Based on the data of the 19 patients who had been sequenced in the next-generation platform, 53 high-confidence mutations were detected in 33 genes in 17 patients. The two patients with no detectable mutations were both B-M phenotype. The median number of gene mutation was 3 (0–8) per sample. The most frequently mutated genes were NRAS (4, 21%), CEBPA (4, 21%), JAK3 (3, 16%), RUNX1 (3, 16%). Mutations in genes such as DNMT3A, ETV6, IDH2, KMT2D, KRAS, NOTCH1, PHF6, TP53, and WT1 were detected in two different patients. CEBPA mutations were detected in 3 patients with M-T phenotype and one with B-T phenotype. Notably, the mutations in NRAS gene (reoccurring in 4 cases) were concentrated at its 12th/13th amino acid site.

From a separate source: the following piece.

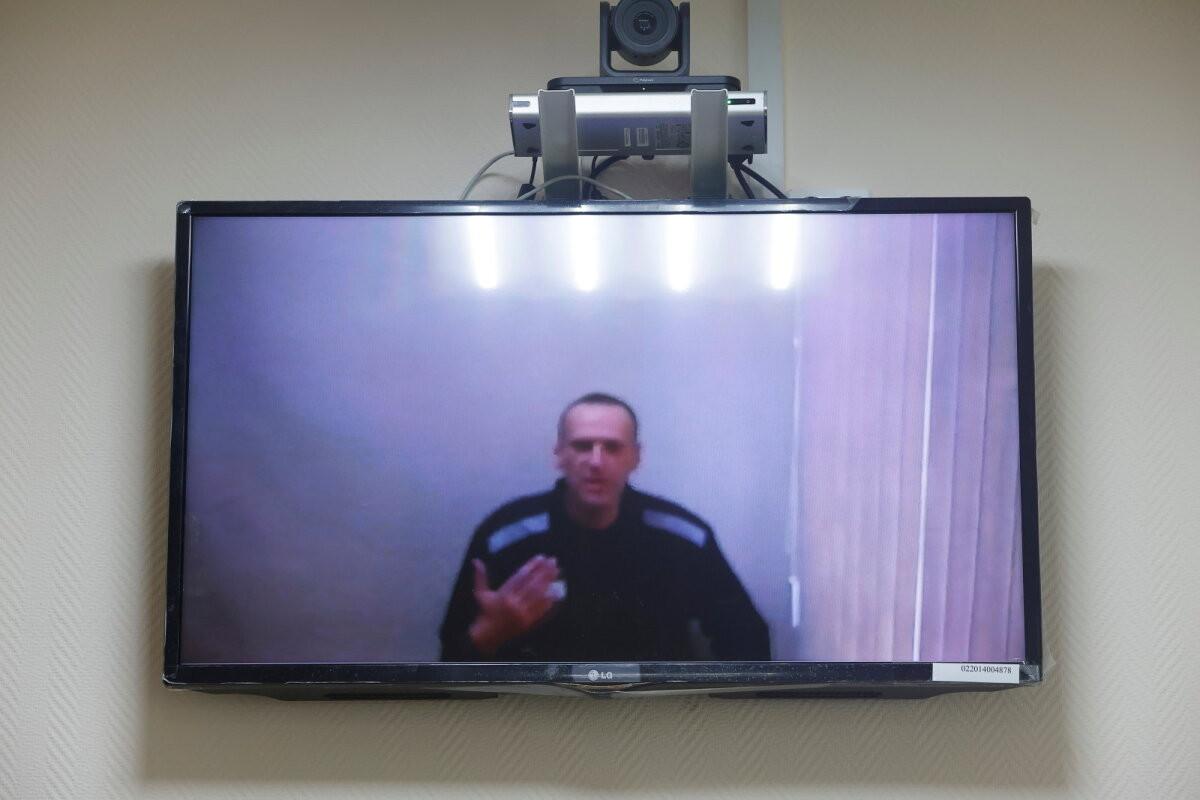 Навальный отказался от двух исков к администрации колонии в Покрове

We divided genes into the following categories according to diagnostic system and gene attribution such as transcription factor, chromatin regulation, epigenetics, cell apoptosis, signaling pathway (RTK-RAS, NOTCH, MAPK-ERK, PI3K/AKT, JAK-STAT), and others. Fifteen patients (2 AUL and 13 MPAL) satisfied both WHO and EGIL criteria, and two patients satisfied the EGIL criteria, but excluded by WHO classification system. The results showed that mutations detected in MPAL cases enriched in transcription factor, chromatin regulation and epigenetic, all related to genomic stability and transcriptional regulation; while AUL cases frequently mutated in genes in signal pathway regulation such as RTK-RAS, NOTCH, and PI3K/AKT (Fig. 1A). The mutation profile of the 2 patients excluded by WHO diagnostic criteria were analyzed separately, and the limited data suggested that the genetic background of these cases were even more complex than those included patients (Fig. 1A). There was no significant difference in the distribution of B/M, B/T, and T/M gene mutations (Fig. 1B). The detailed information profile was shown in Fig. 1C.

Figure 1

Landscape of somatic mutations in ALAL by next-generation sequencing. (A) Landscape of mutations detected in acute undifferentiated leukemia (AUL, n = 4), mixed-phenotype acute leukemia (MPAL, n = 13) and cases who were satisfied EGIL but excluded by WHO (n = 2). (B) Landscape of mutations detected in MPAL, including myeloid/B-lymphoid phenotype (MPAL B/M, n = 4), B-lymphoid/T-lymphoid (MPAL B/T, n = 3), and myeloid/T-lymphoid phenotype (MPAL T/M, n = 6). Y-axis represents the ratio of patients with mutations and the patients performed next-generation genetic testing. Columns with different colors represent genes belong to different categories according their attributes. (C) Detailed information of the 17 cases who detected mutations. Each column represents a case and each raw represents a gene. The top bar graph shows the number of mutations detected in each sample. The row directly underneath that graph show the immunophenotypes and Different colors of squares represent various mutation type.

Survival analyses

Survival analyses were used to compare the prognosis of clinical subsets and types of treatment. Up to January 16, 2019 (mean follow up time 428 days), 34 patients received chemotherapy, while others, according to patients' wishes or limitation of general condition, only received symptomatic support treatment. Among the patients who received chemotherapy, 7 cases received ALL-like therapy, 6 cases received AML-like therapy, and 21 cases received AML + ALL combined therapy. Decitabine was included in the therapy of 9 patients, 5 patients received tyrosine kinase inhibitors (TKI), and 4 patients received allogeneic hematopoietic stem cell transplantation (HSCT).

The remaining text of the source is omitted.